▶ [Aim of the exercise]: When a line in the data below includes "electrons", pick it out and copy it.

▶ [Available data]:
════
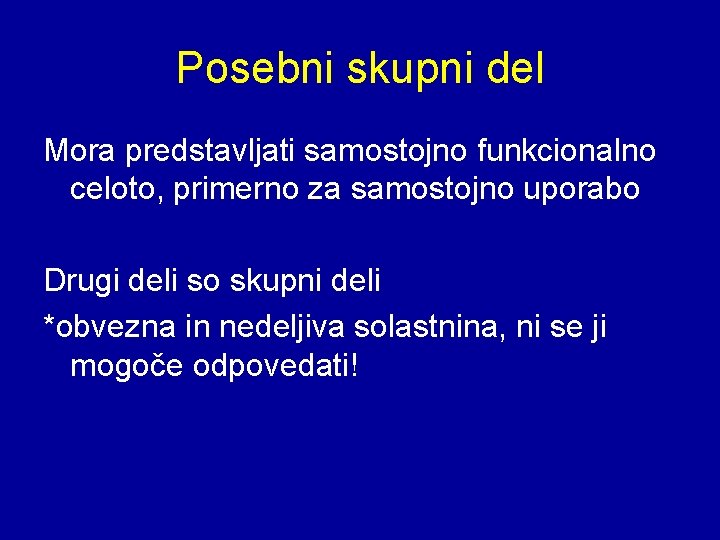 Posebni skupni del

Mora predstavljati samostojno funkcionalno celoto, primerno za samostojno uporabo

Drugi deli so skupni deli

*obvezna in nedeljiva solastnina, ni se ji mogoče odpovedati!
════
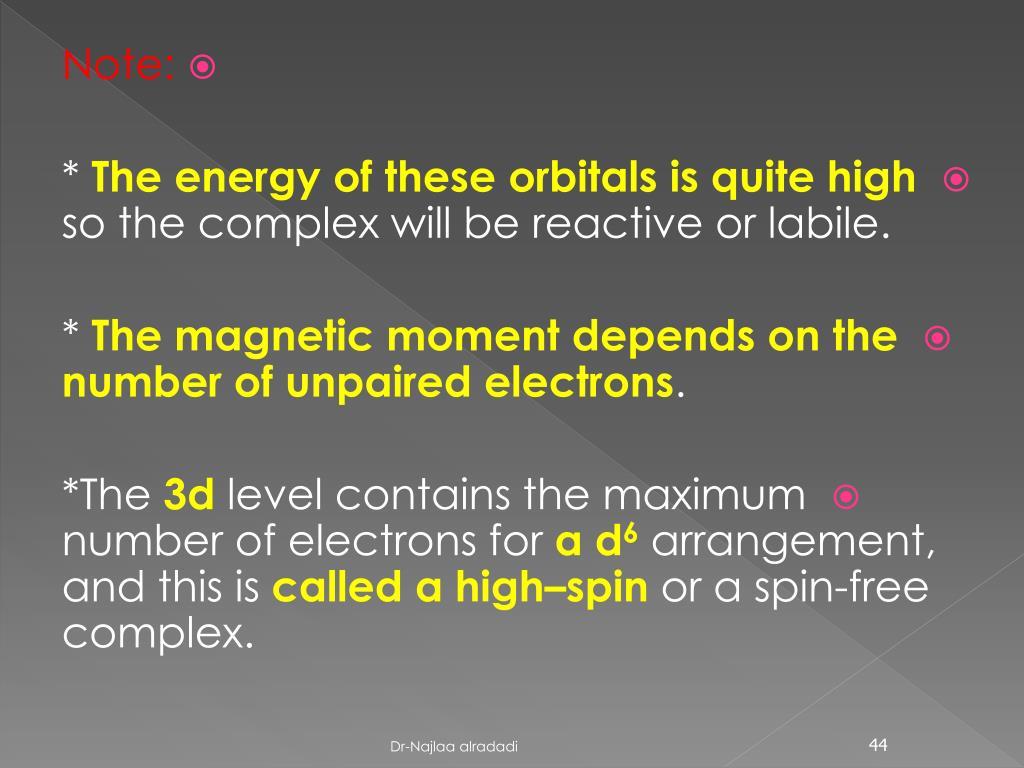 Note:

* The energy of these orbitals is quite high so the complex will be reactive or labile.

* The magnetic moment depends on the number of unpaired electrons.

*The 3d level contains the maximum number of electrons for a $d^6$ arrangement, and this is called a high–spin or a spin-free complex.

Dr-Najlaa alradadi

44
════
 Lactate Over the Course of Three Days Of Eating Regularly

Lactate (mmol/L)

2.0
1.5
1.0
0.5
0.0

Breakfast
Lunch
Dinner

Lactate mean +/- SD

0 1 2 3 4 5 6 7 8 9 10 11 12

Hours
════
▶ [Response]:
* The magnetic moment depends on the number of unpaired electrons.
*The 3d level contains the maximum number of electrons for a $d^6$ arrangement, and this is called a high–spin or a spin-free complex.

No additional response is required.